[Records excerpted from a collection]
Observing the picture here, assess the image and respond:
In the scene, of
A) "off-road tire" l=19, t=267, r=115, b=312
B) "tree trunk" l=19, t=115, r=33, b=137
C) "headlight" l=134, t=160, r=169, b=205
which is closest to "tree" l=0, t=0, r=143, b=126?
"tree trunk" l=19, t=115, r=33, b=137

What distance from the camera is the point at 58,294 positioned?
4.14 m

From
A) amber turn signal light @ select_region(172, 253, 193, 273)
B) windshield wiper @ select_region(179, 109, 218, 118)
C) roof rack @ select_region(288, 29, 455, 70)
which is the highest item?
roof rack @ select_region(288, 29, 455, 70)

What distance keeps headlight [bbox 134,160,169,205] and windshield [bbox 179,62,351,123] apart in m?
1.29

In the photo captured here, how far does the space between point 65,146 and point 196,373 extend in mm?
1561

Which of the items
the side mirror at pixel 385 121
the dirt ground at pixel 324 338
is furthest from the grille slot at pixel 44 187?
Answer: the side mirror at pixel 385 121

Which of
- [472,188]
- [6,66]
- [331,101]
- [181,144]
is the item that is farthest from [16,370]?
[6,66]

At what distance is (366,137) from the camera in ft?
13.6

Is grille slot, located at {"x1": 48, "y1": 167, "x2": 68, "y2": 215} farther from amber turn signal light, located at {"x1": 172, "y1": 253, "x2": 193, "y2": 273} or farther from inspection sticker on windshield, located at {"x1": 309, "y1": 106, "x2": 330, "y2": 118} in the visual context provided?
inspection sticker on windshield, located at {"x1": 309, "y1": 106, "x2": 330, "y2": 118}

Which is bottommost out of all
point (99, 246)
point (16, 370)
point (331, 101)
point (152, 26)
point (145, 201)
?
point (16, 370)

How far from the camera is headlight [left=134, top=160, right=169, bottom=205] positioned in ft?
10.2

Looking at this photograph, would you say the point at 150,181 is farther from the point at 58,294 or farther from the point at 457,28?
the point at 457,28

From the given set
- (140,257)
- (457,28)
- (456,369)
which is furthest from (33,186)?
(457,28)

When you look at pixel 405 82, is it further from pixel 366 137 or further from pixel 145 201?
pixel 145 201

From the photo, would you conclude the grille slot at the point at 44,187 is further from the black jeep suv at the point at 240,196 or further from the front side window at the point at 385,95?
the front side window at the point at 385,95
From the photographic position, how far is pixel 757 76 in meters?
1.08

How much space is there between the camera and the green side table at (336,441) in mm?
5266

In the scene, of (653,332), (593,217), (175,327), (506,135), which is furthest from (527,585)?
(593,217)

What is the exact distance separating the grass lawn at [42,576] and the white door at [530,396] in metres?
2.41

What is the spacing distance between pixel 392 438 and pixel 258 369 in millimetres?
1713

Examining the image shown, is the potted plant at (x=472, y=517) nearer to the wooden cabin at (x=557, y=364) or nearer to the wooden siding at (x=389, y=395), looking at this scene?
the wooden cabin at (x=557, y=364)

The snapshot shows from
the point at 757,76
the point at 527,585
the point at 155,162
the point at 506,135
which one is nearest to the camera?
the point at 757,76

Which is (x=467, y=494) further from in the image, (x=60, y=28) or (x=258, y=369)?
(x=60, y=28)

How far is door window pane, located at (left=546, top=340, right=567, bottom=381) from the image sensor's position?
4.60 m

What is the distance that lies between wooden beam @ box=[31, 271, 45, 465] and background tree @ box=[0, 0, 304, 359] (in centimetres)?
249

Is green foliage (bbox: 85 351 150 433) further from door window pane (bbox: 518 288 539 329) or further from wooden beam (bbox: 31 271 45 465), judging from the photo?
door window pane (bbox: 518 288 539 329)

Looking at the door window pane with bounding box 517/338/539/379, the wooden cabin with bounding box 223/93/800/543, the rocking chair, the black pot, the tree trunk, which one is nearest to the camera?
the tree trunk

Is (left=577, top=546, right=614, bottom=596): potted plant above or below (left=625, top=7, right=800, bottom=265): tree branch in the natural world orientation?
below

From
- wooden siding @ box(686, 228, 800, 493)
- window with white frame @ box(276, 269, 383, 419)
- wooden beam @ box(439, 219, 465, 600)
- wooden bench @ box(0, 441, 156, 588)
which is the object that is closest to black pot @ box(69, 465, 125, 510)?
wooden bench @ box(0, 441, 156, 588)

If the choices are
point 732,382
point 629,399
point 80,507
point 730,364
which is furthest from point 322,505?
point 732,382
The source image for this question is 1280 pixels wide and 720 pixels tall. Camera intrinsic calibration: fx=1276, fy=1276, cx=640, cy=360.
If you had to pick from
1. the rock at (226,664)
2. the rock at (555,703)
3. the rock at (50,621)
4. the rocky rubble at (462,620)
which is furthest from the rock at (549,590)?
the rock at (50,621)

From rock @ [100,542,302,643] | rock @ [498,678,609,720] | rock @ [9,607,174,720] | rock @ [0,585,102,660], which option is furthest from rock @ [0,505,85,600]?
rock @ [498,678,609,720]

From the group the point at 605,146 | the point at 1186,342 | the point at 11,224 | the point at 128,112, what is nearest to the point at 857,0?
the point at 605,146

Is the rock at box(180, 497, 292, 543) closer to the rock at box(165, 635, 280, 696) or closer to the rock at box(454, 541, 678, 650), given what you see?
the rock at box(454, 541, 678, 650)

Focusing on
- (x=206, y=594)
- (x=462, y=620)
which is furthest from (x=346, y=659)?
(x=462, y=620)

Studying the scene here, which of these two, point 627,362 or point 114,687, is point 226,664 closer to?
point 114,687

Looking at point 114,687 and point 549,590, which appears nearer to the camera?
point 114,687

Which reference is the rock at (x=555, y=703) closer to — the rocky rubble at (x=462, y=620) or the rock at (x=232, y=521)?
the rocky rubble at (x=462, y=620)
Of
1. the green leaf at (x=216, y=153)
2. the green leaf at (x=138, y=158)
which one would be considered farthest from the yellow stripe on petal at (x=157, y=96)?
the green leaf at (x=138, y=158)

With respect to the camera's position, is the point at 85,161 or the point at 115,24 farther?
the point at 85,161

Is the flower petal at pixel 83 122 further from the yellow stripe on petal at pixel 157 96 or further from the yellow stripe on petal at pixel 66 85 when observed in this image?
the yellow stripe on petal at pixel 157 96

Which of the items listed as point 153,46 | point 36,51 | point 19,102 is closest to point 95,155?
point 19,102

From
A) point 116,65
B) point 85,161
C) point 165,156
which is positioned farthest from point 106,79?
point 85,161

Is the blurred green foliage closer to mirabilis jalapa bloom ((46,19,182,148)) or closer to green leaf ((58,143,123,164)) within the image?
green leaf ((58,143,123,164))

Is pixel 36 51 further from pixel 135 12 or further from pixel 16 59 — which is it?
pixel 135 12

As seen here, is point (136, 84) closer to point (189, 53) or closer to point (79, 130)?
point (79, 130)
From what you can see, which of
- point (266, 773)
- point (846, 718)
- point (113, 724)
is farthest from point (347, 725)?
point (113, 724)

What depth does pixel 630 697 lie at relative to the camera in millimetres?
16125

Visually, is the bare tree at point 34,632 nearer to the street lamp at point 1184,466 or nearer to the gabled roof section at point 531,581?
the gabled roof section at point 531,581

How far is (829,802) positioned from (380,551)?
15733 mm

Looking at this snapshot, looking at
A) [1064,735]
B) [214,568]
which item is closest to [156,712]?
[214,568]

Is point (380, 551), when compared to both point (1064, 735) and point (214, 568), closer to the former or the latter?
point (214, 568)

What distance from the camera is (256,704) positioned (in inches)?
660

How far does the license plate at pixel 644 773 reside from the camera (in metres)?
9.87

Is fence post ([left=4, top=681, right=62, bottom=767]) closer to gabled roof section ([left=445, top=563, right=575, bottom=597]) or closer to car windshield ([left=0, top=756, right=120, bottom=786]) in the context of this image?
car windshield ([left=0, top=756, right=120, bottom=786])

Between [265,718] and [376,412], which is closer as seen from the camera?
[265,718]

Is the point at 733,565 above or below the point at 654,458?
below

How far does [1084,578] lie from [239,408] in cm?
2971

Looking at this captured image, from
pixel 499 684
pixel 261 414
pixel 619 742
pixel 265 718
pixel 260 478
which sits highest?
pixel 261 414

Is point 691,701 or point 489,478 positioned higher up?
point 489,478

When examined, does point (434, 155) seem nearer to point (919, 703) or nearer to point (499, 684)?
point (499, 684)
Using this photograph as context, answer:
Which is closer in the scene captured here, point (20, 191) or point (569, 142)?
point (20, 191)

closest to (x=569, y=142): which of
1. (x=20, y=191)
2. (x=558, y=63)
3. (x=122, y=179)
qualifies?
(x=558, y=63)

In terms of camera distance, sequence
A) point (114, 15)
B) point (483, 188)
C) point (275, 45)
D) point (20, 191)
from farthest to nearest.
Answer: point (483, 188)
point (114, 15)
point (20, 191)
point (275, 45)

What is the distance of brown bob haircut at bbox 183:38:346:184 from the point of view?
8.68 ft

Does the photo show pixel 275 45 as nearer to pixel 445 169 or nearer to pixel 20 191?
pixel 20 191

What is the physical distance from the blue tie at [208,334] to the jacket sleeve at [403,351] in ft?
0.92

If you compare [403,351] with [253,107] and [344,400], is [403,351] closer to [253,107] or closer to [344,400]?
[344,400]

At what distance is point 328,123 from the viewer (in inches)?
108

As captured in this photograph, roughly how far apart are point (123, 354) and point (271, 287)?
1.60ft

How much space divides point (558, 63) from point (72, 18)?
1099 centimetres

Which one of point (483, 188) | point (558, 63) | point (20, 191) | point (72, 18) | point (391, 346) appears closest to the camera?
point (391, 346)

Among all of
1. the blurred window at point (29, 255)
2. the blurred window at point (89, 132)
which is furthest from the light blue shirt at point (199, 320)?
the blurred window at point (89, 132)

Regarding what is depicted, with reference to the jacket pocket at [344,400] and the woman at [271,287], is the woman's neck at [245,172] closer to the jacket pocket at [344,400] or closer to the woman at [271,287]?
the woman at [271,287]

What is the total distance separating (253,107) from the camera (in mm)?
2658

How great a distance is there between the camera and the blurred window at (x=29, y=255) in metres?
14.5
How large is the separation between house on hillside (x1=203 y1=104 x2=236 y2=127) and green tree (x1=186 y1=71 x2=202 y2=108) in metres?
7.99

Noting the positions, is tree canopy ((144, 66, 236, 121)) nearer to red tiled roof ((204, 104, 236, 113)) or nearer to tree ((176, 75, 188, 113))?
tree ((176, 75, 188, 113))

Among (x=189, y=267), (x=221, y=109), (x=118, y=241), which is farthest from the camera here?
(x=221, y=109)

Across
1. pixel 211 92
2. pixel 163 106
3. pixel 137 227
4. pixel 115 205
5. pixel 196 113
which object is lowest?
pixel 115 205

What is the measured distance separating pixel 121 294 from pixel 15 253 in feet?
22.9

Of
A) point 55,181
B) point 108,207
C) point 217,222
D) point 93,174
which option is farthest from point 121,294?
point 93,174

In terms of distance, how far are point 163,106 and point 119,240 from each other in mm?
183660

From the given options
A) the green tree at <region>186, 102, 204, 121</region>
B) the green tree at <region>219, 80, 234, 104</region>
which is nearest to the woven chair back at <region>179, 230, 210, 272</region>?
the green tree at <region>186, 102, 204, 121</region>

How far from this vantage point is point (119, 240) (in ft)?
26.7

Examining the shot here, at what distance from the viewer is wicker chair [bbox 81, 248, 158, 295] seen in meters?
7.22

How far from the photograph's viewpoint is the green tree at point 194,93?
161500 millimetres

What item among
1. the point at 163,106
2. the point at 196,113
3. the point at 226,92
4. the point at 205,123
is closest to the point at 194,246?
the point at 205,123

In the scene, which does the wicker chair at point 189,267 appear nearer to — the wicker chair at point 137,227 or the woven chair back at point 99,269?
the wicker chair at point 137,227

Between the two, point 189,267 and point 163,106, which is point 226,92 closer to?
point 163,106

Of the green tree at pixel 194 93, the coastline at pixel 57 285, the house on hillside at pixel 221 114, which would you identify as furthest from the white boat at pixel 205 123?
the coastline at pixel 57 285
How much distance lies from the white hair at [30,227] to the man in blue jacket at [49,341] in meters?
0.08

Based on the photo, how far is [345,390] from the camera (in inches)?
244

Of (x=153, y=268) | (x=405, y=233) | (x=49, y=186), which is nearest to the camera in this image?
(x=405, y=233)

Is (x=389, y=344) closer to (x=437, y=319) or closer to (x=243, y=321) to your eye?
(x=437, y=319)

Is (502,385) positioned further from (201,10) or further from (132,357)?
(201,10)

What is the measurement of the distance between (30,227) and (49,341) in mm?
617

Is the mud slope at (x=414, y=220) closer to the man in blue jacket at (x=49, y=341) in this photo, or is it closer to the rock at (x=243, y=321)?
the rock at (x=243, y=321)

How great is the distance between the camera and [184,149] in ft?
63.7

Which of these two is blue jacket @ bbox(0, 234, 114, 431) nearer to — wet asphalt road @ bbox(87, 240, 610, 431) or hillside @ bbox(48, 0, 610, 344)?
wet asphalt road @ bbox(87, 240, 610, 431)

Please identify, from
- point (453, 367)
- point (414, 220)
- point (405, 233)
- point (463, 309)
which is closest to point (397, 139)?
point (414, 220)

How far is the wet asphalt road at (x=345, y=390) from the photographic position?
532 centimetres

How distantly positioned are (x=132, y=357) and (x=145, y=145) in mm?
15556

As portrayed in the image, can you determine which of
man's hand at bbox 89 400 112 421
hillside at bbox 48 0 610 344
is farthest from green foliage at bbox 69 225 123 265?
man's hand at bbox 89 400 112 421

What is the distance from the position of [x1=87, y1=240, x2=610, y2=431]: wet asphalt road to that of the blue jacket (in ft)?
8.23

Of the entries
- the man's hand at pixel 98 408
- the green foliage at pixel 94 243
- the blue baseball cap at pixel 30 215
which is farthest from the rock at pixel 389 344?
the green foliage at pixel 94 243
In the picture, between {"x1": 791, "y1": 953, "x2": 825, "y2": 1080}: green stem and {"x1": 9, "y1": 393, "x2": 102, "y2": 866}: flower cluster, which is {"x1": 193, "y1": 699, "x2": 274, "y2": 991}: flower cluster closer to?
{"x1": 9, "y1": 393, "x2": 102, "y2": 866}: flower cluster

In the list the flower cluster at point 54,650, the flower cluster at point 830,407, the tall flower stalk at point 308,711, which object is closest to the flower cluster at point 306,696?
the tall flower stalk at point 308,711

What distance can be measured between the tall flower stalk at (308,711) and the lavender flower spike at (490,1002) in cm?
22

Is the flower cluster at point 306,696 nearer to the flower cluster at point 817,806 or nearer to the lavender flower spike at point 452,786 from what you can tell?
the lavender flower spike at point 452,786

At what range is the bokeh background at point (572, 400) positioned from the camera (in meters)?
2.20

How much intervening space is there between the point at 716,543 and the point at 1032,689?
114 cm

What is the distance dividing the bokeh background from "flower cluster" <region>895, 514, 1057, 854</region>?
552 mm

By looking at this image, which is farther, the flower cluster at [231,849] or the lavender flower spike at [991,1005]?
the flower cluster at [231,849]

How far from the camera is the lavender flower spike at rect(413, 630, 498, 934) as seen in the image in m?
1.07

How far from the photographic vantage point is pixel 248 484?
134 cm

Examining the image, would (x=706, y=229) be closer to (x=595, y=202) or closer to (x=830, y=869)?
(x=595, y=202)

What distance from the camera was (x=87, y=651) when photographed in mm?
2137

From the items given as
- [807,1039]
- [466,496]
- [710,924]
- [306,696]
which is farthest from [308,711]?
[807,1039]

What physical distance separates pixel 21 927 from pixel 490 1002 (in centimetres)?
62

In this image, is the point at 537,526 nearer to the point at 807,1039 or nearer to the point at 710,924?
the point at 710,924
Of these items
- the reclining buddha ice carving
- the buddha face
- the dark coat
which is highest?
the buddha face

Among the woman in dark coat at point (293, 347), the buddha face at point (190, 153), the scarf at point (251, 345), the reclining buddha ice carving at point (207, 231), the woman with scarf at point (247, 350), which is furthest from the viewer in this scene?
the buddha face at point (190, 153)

* WORK REQUIRED:
Copy out the stretch of records from the line containing "What distance from the camera was" through the end of the records, word for word.

* THE COMPLETED TASK:
What distance from the camera was (x=87, y=651) when photographed in mm?
2137

From the items given as
- [807,1039]
- [466,496]
- [710,924]
- [306,696]
which is farthest from [308,711]?
[807,1039]

What physical distance separates pixel 21 927 from pixel 490 1002 (in centimetres)?
62

In this image, is the point at 537,526 nearer to the point at 807,1039 or nearer to the point at 710,924?
the point at 710,924
Of these items
- the reclining buddha ice carving
- the buddha face
- the dark coat
which is highest?
the buddha face

Among the woman in dark coat at point (293, 347), the buddha face at point (190, 153), the scarf at point (251, 345), the reclining buddha ice carving at point (207, 231), the woman with scarf at point (247, 350), which is furthest from the viewer in this scene?
the buddha face at point (190, 153)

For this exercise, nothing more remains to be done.